Cumhuriyet yönetiminin toplum yapısını yönlendirici uygulamalarının en belirgin örneklerinden biri olan Köy Enstitülerinin kuruluşunun 77. yılı Nilüfer’de kutlandı.

Cumhuriyetin ilk yıllarında Anadolu’da, hem okuma yazma oranını yükseltmek hem de köy ilkokullarına öğretmen yetiştirmek amacıyla 17 Nisan 1940 yılında açılan Köy Enstitüleri’nin kuruluşunun 77. yıl dönümü Nilüfer’de kutlandı. Nilüfer Belediyesi, Nilüfer Kent Konseyi ve Yeni Kuşak Köy Enstitülüleri Derneği Bursa Şubesi iş birliğiyle Konak Kültürevi’nde düzenlenen etkinliğe geniş katılım oldu. Nilüfer Belediye Başkanı Mustafa Bozbey, “Her yıl Köy Enstitülerini anmaya, o yılki şartları biraz tartışmaya, biraz ‘Onları neden kaybettik?’ diye sorgulamaya çalışıyoruz. ‘Türkiye’nin aydınlık meşalesini söndürenler kimlerdi?’ Bunları hâlâ daha bilmiyoruz. Belki bunu tartışmamız gerekiyor. ‘O dönemde gerçekten bu meşale kimler tarafından söndürüldü?’ Onu net olarak bilmiyoruz. İhtimaller var, onun için bunu bu zamanda ortaya çıkarmak lazım. Biz de dahil geleceğimizin de bunu bilmesi gerekiyor” dedi.

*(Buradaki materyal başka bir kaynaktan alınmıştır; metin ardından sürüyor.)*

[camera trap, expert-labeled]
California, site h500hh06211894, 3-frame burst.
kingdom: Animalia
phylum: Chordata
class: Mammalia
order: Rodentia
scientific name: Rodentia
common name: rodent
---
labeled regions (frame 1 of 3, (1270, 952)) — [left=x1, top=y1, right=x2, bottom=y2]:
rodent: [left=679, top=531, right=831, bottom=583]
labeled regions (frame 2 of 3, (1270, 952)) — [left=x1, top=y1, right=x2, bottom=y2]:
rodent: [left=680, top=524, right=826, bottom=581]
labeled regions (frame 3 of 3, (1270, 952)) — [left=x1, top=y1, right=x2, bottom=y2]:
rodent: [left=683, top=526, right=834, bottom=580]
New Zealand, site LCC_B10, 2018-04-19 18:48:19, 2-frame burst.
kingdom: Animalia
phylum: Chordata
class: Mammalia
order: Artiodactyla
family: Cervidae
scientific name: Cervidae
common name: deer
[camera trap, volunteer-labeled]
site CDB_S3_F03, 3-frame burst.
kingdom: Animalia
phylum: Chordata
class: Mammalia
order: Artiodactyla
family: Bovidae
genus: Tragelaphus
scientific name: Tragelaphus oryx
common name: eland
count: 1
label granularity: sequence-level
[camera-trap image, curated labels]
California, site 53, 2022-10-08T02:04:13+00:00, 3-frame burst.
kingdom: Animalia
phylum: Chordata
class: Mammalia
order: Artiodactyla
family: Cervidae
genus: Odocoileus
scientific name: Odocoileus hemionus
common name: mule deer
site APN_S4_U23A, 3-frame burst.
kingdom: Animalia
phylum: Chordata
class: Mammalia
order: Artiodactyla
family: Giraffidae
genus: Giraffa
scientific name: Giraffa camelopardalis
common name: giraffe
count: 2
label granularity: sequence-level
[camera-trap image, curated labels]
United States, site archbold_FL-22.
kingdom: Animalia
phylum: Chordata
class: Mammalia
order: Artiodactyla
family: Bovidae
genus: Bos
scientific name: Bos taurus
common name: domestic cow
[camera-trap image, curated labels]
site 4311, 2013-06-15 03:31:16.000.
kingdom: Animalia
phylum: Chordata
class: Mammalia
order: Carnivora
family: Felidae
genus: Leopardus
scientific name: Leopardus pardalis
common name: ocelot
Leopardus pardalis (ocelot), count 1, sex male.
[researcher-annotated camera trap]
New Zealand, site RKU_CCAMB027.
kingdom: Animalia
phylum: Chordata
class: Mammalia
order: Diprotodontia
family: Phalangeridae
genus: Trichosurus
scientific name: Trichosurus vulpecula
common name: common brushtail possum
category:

Köy Enstitüleri’nin kapatılmasıyla birlikte önemli bir fırsatın kaçtığına dikkat çeken Başkan Bozbey, “Aydınlanma meşalesini yakalamışız, elimize tutuşturanlar bir müddet sonra birilerinin baskısıyla bizim elimizden aldılar. Bu bizim topraklarımızda yaşayan bunca insana yapılmış büyük bir hakarettir. Onun için bu günleri yaşıyoruz, onun için yıllarca kardeş kardeşi vurdu, yıllarca etnik kimlik, dinsel kimlik tartışıldı ve birbirimizi yok etmeye çalıştık. Eğer Köy Enstitüleri devam etmiş olsaydı belki bugün biz uzayla ilgili, bilimle ilgili tartışmaları yapar duruma gelirdik ve ekonomimizin de çok ileri seviyede olacağını düşünüyorum. Böyle güçlü bir ülke olacaktık biz ama bizi bu duruma sokanları ben Türkiye Cumhuriyeti vatandaşı olarak geleceğimiz adına asla affetmiyorum” diye kaydetti.

Nilüfer’de sanatla, sporla ve eğitimle ilgili etkinliklerde Köy Enstitüleri’nin küçük bir modelini uygulamaya çalıştıklarını söyleyen Bozbey, bu ülkenin büyük ölçekte bunu yapmasına ihtiyacı olduğunun altını çizdi. Mustafa Bozbey, “Köy Enstitüleri bilgiyi, pratiği, dayanışmayı, insan sevgisini öğretiyordu. Bizim şimdi aradığımız değerler bunlar. İnsanlar dürüst olsun, doğru söylesinler, tartışma ortamı yaratsınlar ve uzlaşsınlar, topluma doğru bilgiler aktarsınlar istiyoruz. İşte o Köy Enstitüleri bunları öğretiyordu. Karamsar olmaya gerek yok, biz ileriye bakacağız, güneş hiçbir zaman için balçıkla sıvanmamıştır, her sabah yeniden doğuyor ve her sabah hem sıcaklık veriyor hem de aydınlatıyor. Onun için güneşi takip etmeye devam edeceğiz. Her sabah uyandığımızda yeniden düşüneceğiz, eksiklerimizi görerek yola devam edeceğiz ama dürüstçe, insanca, insan haklarına saygıyı en üst düzeyde tutarak bunu yapmak zorundayız. Aksi takdirde gerçekten dünyanın en güzel ülkesine sahip olan biz Türkiye Cumhuriyeti vatandaşı olarak üzüntü çekebiliriz” şeklinde konuştu.

Etkinlikte , “Bozkırda Açan Çiçekler” isimli belgeselin de gösterimi yapıldı. Yönetmenliğini Sedat Akar’ın yaptığı ve Köy Enstitüleri mezunlarının Köy Enstitüleri’ni anlattığı belgeseli izleyenler göz yaşlarına hakim olamadı.